You likely have HDMI cables already. It's entirely possible these will work with your new TV. But then again, they might not. The only way to know for sure is to test them out. If your source (a media streamer, 4K Blu-ray player, etc), is sending a 4K HDR signal, and your TV says it's getting a 4K HDR signal, you're all set. The cable works. No other cable will make the image look, or make the sound, better. If your setup doesn't work, check all your gear's settings before you consider new cables.

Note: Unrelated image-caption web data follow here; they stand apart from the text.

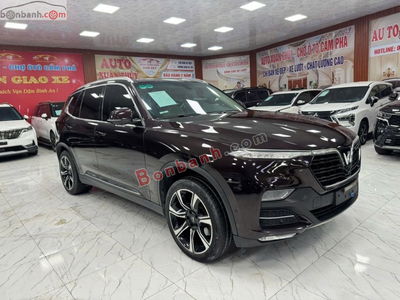 Xe VinFast Lux SA 2.0 Premium 2.0 AT 2019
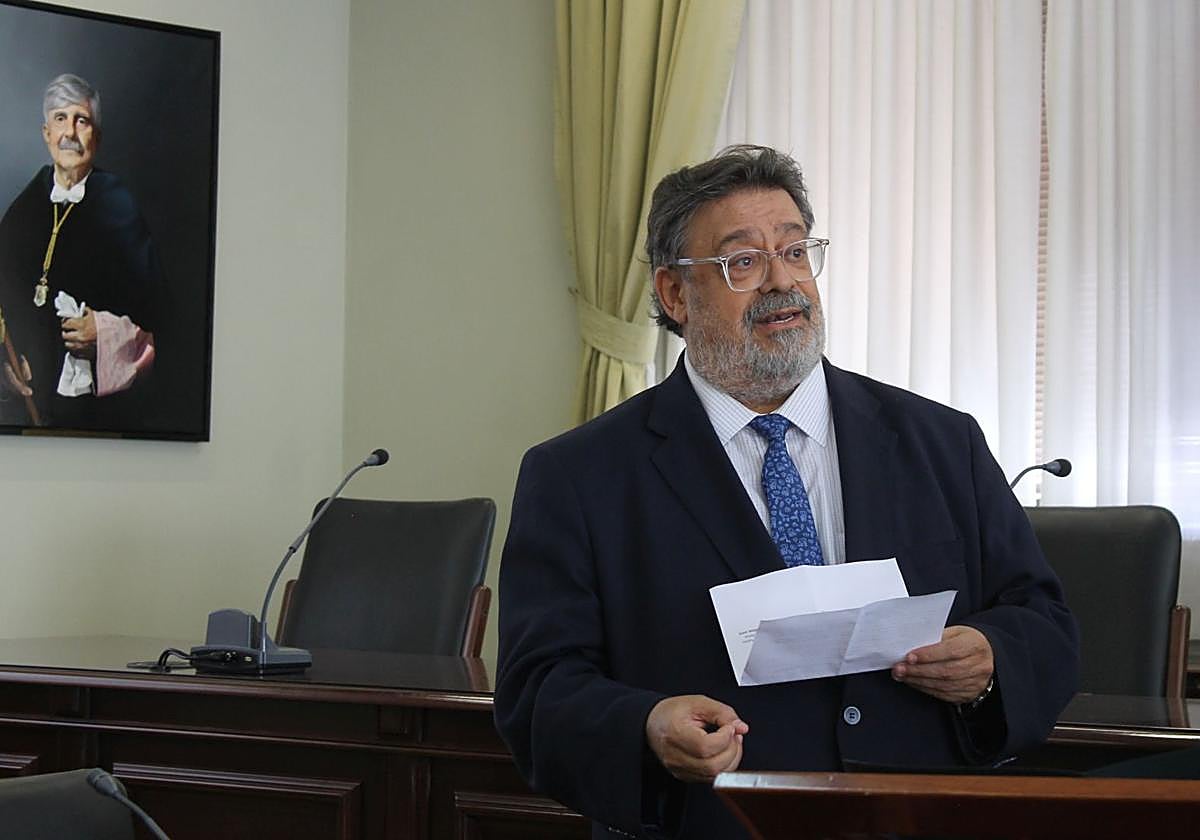 El catedrático de Economía Financiera y Contabilidad de la Universidad de León Enrique López González .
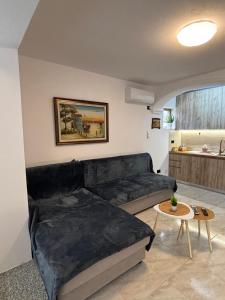 Reni Apartment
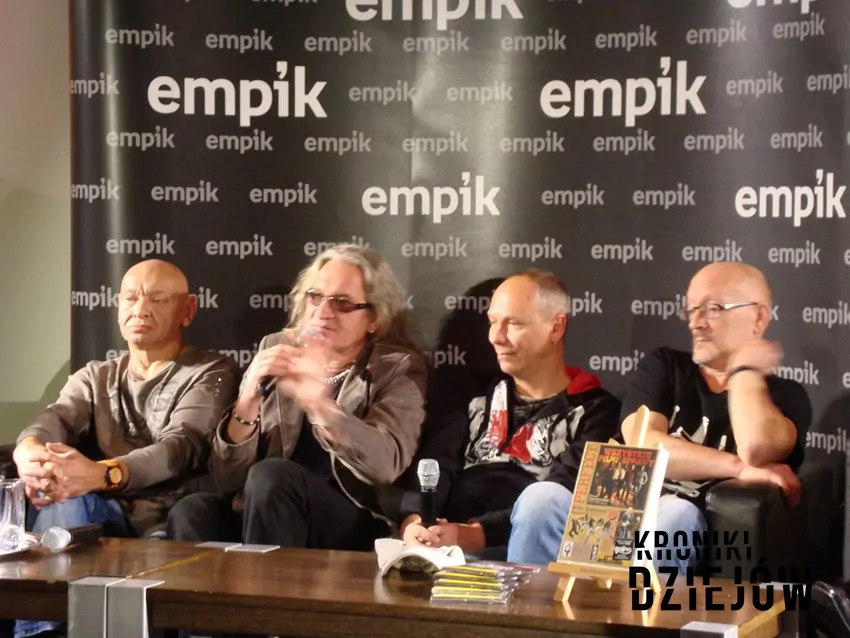 TOP 10 największych hitów w PRLu, czyli najlepsze piosenki, przy których bawiono się w czasach PRL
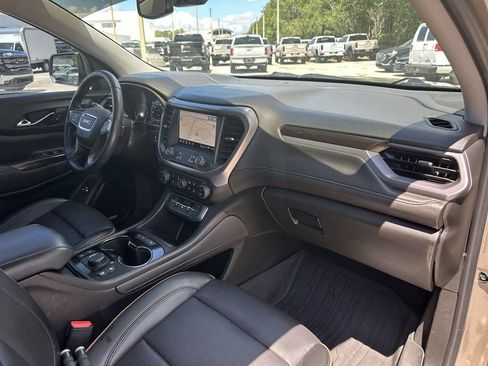 Used 2023 GMC Acadia AT4 w/ Technology Package AWD/4WD image 29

If you still need new cables, your best bet is to stick with the big names in cheap cables, like Monoprice and Amazon. Both sell HDMI cables that cost just a few dollars a foot, and are capable of transmitting 4K HDR. We have a buying guide for those, plus a few other options, at "Which HDMI cable do you need?"
If you need longer cables, those will cost a bit more, and over 15 feet/3 meters, you should consider active cables. These use a bit of power in the HDMI connection to boost the signal over longer distances. Even with this added tech, they should only cost you around $2 a foot.
Save your money
It's amazing to me that the HDMI up-sell still goes on. Just last week I received a tweet asking about silver HDMI cables. I told him that no, despite what he was told, he didn't need a $140 HDMI cable to connect his new TV. When we, as humans, seem programmed to believe that if something is more expensive it must be better, it's easy for companies to take advantage. Don't fall for it.